* **JOB**: Can you lay out the lines below as a JSON list of strings, one string per line, leaving out blank lines, starting with the line containing "Is the blurred" and going on through the end of the records?

Spatial reasoning question records:
## START

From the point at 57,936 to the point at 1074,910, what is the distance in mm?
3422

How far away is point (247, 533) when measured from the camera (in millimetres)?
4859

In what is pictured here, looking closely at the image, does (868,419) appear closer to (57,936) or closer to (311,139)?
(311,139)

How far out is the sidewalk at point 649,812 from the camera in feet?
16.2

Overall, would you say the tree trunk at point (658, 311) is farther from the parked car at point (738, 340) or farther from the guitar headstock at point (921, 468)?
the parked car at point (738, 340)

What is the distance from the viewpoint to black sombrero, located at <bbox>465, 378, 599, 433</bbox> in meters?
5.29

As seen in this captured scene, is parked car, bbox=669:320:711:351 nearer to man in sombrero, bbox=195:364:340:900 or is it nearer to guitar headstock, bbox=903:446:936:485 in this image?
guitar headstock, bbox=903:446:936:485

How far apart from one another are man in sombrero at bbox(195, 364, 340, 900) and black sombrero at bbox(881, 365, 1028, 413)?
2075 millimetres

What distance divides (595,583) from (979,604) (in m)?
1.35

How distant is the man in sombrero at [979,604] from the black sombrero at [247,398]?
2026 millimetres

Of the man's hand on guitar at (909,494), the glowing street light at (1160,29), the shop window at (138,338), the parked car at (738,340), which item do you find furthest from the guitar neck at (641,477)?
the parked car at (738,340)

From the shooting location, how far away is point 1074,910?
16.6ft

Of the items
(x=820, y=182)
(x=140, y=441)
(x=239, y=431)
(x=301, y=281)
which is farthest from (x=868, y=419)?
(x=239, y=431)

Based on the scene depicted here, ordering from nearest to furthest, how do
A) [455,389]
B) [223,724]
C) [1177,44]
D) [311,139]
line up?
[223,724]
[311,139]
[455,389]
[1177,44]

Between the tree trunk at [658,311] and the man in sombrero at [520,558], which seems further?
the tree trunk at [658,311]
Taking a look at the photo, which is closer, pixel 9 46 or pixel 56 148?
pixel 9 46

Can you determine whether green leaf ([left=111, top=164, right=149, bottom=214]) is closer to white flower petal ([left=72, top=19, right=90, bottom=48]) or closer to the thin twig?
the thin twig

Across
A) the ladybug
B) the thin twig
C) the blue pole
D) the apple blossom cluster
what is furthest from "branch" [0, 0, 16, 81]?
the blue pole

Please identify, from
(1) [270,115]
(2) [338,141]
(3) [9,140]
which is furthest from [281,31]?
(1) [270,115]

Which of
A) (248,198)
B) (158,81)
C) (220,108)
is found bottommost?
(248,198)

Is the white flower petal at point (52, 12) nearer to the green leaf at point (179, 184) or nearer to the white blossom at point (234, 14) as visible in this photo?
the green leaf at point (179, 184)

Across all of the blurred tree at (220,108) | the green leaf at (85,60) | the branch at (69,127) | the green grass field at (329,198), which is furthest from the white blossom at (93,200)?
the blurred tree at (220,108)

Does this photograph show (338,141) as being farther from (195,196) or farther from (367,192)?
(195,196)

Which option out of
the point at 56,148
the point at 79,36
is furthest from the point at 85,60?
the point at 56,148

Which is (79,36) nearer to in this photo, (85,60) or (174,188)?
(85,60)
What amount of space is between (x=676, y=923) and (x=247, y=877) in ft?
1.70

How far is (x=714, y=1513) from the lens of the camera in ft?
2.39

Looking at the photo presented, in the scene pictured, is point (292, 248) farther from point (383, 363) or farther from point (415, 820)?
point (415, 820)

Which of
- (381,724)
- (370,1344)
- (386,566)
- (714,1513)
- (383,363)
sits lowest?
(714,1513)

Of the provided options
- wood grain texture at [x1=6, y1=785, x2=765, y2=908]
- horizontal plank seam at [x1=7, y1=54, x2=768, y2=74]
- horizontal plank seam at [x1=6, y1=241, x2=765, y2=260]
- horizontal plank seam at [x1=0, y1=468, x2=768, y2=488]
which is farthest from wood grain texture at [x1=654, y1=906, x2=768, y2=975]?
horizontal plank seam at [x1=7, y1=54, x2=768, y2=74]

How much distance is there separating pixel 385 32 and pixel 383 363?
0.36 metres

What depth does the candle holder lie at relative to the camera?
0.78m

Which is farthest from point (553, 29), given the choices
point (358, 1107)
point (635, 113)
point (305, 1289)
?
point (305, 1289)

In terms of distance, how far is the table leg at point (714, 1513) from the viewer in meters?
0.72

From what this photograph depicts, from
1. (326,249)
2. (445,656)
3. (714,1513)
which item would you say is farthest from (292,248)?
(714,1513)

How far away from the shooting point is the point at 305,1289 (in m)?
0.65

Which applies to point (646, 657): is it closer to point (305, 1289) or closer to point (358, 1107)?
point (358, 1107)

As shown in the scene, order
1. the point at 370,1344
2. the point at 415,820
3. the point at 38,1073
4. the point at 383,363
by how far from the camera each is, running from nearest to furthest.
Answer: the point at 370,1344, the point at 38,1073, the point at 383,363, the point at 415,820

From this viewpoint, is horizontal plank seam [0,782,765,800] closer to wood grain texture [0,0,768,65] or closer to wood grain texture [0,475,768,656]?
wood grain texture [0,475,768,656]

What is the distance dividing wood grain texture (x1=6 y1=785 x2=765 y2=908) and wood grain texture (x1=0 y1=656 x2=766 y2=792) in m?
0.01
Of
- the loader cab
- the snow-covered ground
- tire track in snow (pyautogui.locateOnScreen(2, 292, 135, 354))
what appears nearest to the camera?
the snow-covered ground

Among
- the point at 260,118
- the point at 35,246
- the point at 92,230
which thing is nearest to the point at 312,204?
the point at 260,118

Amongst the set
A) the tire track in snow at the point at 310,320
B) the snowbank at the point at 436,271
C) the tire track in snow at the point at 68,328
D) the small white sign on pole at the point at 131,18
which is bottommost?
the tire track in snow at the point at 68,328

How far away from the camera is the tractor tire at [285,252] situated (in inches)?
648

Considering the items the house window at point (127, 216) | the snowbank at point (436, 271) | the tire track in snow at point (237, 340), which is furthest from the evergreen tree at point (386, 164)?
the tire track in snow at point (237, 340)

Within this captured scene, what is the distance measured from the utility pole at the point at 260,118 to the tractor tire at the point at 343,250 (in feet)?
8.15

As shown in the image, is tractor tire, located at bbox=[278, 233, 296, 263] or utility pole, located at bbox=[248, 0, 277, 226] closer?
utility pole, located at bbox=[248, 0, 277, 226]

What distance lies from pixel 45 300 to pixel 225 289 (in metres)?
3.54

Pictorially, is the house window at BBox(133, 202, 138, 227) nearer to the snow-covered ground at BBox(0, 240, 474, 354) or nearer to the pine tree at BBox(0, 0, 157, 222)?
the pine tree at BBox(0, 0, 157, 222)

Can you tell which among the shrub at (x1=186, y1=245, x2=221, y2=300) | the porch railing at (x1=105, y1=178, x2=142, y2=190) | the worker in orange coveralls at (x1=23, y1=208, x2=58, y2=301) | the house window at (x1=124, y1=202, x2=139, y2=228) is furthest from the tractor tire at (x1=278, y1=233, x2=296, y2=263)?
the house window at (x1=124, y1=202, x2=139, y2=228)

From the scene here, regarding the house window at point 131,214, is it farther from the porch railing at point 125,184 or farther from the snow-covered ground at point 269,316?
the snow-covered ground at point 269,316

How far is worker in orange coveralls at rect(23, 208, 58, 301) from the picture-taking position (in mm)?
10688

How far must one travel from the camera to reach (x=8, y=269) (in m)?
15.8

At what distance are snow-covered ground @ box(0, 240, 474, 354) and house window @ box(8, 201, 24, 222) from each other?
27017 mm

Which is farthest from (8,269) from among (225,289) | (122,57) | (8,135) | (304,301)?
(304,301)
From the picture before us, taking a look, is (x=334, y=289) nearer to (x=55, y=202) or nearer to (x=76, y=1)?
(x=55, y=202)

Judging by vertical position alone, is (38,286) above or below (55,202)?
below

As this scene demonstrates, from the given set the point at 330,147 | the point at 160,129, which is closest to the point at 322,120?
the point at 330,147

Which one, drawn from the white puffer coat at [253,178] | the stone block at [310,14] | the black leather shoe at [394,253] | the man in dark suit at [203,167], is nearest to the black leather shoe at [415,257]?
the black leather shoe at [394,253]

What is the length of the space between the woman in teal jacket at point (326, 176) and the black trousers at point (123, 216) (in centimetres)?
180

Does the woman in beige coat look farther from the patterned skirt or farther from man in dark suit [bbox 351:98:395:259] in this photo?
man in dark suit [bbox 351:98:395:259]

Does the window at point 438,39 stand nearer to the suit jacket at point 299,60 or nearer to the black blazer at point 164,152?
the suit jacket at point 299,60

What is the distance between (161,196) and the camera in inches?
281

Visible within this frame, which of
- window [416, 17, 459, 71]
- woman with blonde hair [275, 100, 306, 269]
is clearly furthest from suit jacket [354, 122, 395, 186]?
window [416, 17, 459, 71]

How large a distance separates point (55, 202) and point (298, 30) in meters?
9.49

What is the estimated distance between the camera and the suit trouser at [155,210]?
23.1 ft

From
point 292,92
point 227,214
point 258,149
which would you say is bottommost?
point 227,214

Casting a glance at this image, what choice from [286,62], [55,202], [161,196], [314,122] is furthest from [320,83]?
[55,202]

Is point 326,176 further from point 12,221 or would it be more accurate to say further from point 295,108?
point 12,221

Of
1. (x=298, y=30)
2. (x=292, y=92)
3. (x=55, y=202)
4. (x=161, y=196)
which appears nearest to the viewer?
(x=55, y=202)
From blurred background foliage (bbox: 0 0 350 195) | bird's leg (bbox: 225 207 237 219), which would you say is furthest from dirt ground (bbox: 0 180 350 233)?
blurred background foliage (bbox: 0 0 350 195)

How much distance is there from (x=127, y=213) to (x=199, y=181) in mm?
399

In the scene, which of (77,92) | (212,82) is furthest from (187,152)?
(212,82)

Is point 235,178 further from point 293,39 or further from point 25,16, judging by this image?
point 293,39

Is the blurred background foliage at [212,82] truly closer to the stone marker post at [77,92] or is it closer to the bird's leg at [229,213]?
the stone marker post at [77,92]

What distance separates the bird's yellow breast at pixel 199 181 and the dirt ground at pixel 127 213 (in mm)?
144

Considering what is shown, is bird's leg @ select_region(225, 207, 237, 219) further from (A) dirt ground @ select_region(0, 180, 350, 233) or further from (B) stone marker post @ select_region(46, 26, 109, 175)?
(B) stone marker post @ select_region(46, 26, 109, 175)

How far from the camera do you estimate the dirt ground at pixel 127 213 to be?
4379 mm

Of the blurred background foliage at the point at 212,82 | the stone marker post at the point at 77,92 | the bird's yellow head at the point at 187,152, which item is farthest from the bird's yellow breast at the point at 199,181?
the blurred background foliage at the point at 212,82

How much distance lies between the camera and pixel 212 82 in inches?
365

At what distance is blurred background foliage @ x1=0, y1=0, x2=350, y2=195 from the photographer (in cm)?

## END

* **PROBLEM SOLUTION**:
[
  "Is the blurred background foliage at [212,82] truly closer to the stone marker post at [77,92] or is it closer to the bird's leg at [229,213]?",
  "the stone marker post at [77,92]",
  "What distance separates the bird's yellow breast at pixel 199 181 and the dirt ground at pixel 127 213 (in mm)?",
  "144",
  "Considering what is shown, is bird's leg @ select_region(225, 207, 237, 219) further from (A) dirt ground @ select_region(0, 180, 350, 233) or further from (B) stone marker post @ select_region(46, 26, 109, 175)?",
  "(B) stone marker post @ select_region(46, 26, 109, 175)",
  "How far from the camera do you estimate the dirt ground at pixel 127 213 to be?",
  "4379 mm",
  "Of the blurred background foliage at the point at 212,82 | the stone marker post at the point at 77,92 | the bird's yellow head at the point at 187,152, which item is farthest from the bird's yellow breast at the point at 199,181?",
  "the blurred background foliage at the point at 212,82",
  "How much distance lies between the camera and pixel 212 82 in inches?",
  "365",
  "At what distance is blurred background foliage @ x1=0, y1=0, x2=350, y2=195 from the photographer (in cm)?"
]